**** READING TEXT
Showing posts with label product. Show all posts
Showing posts with label product. Show all posts

Wednesday, August 2, 2017

Product & UX Quote for the Day

I am at Turing Fest, the tech & digital conference in Edinburgh.
There is unsurprisingly a lot of presentations and chatter about improving the product & user experience.

I was therefore reminded about this quote from Antoine de Saint-Exupery:

Perfection is achieved, not when there is nothing more to add, but when there is nothing left to take away.

Thursday, March 24, 2016

A Digital Product or Proposition

Are you struggling with the difference between a Digital Product or a Digital Proposition? I was for a while, but think I've now found the best way of explaining each:

Product
A product is an item, idea or service for sale that satisfies a need (or want)

Proposition:
A proposition (or value proposition) is an explanation of why your customer should purchase your product. It should answer the question “what’s in it for me?”.
It should therefore ideally:

  • Be relevant - answer the question "why me?"
  • Communicate key benefits -  - answer the question "what will it help solve?"
  • Provide differentiation -  answer the question "why not buy something else?"
  • And.... It is NOT a slogan or a positioning statement

Sunday, October 25, 2015

This Shit Is Gonna Get Faster

The pace of digital and technological change has accelerated over the last couple of decades.  Since I started work in the late 1980's everything has changed:

  • There's no such thing as a job for life
  • Wearing a suit to work does not make you the most important person in the room (or indicate you're the highest paid)
  • More and more things (products) now exist as software: music players, cameras, audio/visual editing tools, etc.

To give you some idea of the speed of innovation, TechCrunch launched its Disrupt conference in 2011 where just 45 start-ups demonstrated their products & services. This year at the same conference.... there are 5,000 of them.

However it is my belief that this speed of change, although on an upward trajectory, is going to get faster.

How fast? I've no idea. But if I'm right, the tools for delivering better and more customer-focused products will only get more efficient and the competition to create new and improved services will only get stronger.
********
* _PROBLEM DESCRIPTION_
Please repeat the blog text from "I was therefore" up to and including "to take away.", switching "Perfection" to "Excellence".
**** COLLECTED MATERIAL
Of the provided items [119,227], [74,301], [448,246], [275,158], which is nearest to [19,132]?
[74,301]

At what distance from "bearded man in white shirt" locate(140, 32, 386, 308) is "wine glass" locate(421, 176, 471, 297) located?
********
* _RESPONSE BELOW_
I was therefore reminded about this quote from Antoine de Saint-Exupery:

Excellence is achieved, not when there is nothing more to add, but when there is nothing left to take away.